> _Enunciado da tarefa_
Reproduza fielmente o trecho do texto de origem, começando em "Não falo da" e terminando em "as diferenças culturais.".

> _Texto de origem_
Tudo virou uma lenda na região. Quando há alguém doente de amor, conto esse sonho e digo que devemos sair por aí, experimentando algumas curas, certos de que o amor cura, e que abraçar além de curar, evitar a dor.

 

 

Um mar de Lágrimas

 

Ainda possuo alguma liberdade de ir e vir; tenho uma boa cama, lençóis macios para dormir e bom ânimo.

    Atravessar a fronteira do meu país foi mais fácil que pensei.

    Não falo da fronteira territorial mas da ideia de “vencer a fronteira”. Como uma espécie de guerrilheiro, me coloco à prova da coragem para atravessar o terrritório da cultura e da língua. Ratifiquei o que eu já sabia: Minha facilidade de me comunicar transcende o idioma e as diferenças culturais.

    Montevidéo possui uma arquitetura velha, cheia de oponência e beleza. As pessoas aqui me parecem mais ensimesmadas e é como se houvesse uma certa resignação usada pelas pessoas ao conversarem. O tom de voz  que escuto nas conversas que tento espionar é apenas o necessário para alcançar o interlocutor alvo, o que me frustra.

> _Dados fornecidos_
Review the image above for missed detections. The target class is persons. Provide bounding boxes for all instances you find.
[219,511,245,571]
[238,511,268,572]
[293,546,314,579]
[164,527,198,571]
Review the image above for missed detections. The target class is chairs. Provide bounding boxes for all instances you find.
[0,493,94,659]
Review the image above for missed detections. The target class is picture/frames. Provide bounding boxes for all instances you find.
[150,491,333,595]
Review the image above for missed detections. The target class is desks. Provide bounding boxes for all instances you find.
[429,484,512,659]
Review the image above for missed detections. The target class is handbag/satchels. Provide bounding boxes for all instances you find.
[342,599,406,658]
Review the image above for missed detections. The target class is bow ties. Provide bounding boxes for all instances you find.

> _Resposta_
Não falo da fronteira territorial mas da ideia de “vencer a fronteira”. Como uma espécie de guerrilheiro, me coloco à prova da coragem para atravessar o terrritório da cultura e da língua. Ratifiquei o que eu já sabia: Minha facilidade de me comunicar transcende o idioma e as diferenças culturais.